After much speculation since the release of their fall flavors last month, coffee experts at Starbucks’ CDC (Caffeine Deficiency Center) officially announced today that they will begin recommending pumpkin-spice boosters if someone’s last latte was more than two hours ago.
“As we arrive on the cusp of cozy season, a 470cc pumpkin spice booster is recommended for many of our more autumnal affected populations who might be at risk of cozy and caffeine-related deficiecies,” said Starbucks spokesperson Susan Baker. “These recommended populations include, but are not limited to, cozy fall bitches, soccer moms, autumn-crazed lunatics dragging eight feet of chunky knit scarf behind them the day after Labor Day, and bearded flannel bros ordering the latte on their mobile app under their wife’s name to hide the fact that the pumpkin spice latte is actually for them.”
Boasting more than 500 million doses to date, Starbucks has officially declared their decades-long pumpkin spice program an unqualified success.
“It’s been nine long, hard months since my last PSL and I wasn’t sure how much longer I was going to last,” said Jamie Collins, taking an unsettlingly long swig from their Venti pumpkin spice latte. “I talked with my licensed barista and they said as it gets colder, a steady flow of pumpkin spice at all times is going to be critical to maintain optimal hygge levels.

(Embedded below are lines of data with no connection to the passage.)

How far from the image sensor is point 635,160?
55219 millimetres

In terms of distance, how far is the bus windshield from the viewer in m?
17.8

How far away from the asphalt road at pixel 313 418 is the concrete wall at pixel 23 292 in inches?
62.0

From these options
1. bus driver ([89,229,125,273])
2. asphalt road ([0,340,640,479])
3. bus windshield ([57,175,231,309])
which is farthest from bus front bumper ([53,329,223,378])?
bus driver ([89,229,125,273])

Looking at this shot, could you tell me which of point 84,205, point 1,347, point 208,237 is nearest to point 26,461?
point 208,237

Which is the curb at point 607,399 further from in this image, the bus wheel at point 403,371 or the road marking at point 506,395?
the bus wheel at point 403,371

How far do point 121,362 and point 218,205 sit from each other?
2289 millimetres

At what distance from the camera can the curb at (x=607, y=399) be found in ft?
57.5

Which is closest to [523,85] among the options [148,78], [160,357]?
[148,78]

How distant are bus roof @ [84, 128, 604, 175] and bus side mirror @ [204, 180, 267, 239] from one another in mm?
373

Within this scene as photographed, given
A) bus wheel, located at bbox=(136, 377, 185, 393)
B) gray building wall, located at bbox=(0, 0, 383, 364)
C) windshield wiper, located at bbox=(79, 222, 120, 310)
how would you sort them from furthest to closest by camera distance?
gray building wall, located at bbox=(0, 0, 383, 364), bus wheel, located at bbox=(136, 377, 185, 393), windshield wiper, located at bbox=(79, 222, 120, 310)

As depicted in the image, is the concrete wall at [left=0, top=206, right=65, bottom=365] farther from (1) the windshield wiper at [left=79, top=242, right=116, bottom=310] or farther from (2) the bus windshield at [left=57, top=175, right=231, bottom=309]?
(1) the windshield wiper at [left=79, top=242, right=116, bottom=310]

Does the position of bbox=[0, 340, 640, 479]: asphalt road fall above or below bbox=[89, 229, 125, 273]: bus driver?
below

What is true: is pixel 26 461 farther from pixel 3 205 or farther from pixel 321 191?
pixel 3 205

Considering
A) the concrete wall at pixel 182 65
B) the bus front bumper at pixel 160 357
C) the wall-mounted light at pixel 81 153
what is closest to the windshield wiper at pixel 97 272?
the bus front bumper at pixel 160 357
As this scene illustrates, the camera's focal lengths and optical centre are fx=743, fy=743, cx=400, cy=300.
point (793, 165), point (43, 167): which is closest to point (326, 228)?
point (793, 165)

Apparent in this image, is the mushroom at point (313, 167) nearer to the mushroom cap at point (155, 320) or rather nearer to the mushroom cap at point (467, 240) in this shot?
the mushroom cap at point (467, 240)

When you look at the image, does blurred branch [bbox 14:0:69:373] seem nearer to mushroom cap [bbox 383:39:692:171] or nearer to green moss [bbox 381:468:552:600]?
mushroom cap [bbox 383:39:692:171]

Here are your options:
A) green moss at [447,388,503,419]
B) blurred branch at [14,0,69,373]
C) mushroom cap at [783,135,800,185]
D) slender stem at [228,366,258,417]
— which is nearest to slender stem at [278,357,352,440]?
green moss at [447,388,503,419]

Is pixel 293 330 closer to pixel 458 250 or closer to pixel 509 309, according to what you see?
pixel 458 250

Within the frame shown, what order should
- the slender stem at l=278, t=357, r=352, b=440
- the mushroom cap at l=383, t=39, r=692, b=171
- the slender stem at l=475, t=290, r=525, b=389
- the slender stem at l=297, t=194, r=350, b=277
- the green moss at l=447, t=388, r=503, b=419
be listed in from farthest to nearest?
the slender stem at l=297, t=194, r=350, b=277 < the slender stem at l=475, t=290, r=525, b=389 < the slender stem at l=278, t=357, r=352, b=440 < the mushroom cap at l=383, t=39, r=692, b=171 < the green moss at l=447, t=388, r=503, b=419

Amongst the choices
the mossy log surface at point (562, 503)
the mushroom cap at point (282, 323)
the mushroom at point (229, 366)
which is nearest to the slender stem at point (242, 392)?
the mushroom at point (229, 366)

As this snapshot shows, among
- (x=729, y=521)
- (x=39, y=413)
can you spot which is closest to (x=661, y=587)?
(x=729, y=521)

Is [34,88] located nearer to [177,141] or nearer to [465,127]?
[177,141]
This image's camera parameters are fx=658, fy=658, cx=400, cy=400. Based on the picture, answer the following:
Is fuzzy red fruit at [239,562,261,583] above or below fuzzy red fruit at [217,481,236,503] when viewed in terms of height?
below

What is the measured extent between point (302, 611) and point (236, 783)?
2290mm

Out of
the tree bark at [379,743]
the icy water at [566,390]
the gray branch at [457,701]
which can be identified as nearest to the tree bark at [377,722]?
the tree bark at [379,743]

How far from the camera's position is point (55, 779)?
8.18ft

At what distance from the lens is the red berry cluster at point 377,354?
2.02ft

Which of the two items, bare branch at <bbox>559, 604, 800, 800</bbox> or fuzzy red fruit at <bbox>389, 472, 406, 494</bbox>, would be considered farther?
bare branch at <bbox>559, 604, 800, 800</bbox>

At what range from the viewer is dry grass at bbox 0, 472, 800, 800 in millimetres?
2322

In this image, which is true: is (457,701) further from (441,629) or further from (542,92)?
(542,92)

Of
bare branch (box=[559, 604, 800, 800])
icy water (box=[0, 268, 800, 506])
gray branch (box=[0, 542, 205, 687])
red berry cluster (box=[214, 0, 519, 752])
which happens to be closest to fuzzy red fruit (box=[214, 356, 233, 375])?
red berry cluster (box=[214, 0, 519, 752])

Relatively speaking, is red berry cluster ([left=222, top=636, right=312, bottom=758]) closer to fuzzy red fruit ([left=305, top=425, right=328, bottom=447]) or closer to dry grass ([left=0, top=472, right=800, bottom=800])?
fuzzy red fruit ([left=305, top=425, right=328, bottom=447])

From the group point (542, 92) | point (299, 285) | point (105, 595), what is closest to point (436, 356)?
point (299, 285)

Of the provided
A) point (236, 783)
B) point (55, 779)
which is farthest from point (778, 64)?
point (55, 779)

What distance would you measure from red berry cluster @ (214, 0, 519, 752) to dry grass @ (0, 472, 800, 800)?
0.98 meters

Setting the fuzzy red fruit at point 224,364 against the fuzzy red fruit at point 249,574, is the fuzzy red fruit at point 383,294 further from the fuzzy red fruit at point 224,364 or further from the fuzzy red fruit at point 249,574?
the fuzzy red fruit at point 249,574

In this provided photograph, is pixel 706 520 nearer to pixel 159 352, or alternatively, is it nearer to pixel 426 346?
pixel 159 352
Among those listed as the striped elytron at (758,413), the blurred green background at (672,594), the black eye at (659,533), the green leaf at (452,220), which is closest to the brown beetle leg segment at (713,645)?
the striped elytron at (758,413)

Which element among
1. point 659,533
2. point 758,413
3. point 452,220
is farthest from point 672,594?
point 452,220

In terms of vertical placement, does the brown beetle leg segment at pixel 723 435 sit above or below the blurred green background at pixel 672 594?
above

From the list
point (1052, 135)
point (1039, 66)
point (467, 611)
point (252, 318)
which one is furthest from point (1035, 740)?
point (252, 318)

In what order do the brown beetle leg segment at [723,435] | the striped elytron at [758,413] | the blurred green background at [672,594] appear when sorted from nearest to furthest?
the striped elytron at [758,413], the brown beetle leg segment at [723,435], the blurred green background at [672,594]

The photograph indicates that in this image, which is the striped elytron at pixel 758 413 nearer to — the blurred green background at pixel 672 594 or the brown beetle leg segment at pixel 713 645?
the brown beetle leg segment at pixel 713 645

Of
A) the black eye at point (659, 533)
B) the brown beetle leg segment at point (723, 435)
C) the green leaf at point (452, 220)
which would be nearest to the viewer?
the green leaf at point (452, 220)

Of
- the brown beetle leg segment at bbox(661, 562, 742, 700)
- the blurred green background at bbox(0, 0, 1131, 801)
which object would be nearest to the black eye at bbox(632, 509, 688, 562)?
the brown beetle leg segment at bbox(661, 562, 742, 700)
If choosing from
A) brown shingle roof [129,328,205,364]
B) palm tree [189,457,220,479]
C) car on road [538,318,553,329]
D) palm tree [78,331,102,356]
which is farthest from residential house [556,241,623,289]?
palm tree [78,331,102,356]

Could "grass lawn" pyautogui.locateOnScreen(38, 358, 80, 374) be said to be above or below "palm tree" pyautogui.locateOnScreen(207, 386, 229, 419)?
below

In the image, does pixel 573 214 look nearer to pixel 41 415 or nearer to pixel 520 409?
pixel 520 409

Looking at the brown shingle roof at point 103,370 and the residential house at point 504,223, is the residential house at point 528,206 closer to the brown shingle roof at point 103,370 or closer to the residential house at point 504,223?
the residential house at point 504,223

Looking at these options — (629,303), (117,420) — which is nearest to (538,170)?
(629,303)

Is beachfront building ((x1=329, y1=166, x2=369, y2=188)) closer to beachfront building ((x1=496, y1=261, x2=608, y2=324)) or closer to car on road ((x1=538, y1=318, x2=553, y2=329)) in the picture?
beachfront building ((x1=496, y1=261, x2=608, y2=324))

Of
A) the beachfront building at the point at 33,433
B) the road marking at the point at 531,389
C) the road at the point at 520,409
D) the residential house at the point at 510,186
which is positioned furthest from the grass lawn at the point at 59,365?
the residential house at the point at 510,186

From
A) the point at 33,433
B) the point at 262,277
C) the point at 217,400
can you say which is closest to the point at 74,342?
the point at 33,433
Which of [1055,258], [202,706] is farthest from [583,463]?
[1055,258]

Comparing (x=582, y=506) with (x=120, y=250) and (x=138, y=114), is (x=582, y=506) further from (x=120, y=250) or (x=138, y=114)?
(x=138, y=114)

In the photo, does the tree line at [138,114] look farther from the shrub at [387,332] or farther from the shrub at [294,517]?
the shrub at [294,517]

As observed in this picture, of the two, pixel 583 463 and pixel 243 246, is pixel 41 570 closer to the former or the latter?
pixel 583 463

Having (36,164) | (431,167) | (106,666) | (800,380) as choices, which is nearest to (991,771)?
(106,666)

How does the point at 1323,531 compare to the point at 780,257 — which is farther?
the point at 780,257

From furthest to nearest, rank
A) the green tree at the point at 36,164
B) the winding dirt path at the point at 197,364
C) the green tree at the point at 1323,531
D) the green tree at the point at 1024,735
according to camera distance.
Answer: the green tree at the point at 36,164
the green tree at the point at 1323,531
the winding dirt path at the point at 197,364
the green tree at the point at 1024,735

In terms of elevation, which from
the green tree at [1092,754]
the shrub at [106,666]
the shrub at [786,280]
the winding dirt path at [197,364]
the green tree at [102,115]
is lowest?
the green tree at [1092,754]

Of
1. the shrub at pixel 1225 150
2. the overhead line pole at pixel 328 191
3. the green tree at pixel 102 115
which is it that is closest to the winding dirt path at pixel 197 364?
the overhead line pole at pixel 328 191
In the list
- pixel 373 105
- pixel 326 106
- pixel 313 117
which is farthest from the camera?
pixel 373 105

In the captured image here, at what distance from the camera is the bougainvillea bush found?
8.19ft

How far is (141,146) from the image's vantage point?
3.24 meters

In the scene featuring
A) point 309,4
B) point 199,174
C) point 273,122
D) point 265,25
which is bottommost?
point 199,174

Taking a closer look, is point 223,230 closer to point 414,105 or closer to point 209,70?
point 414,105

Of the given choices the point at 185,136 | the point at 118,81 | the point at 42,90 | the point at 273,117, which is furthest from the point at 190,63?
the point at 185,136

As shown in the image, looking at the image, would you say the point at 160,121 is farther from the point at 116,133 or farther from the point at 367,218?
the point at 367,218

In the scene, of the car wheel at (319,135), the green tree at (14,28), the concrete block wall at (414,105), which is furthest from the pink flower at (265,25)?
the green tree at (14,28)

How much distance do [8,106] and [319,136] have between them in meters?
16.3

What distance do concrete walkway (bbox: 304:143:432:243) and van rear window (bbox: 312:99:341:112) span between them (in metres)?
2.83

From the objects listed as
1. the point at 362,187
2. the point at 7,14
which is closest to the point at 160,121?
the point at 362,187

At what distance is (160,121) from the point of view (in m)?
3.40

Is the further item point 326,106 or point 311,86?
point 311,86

I didn’t want to take any chances, so I grabbed a pumpkin donut from Top Pot on the way. And pumpkin spice yogurt from Ellenos. And pumpkin ice cream from Bluebird. And I might have eaten one of my dog’s Pup-kin Spice Dog Treats. But you know, better safe than sorry, right?”
Governor Inslee later announced that starting September 22nd, proof of pumpkin spice booster would be mandatory for those wishing to attend youth soccer games, pumpkin patches, corn mazes, or enter the Leavenworth city limits.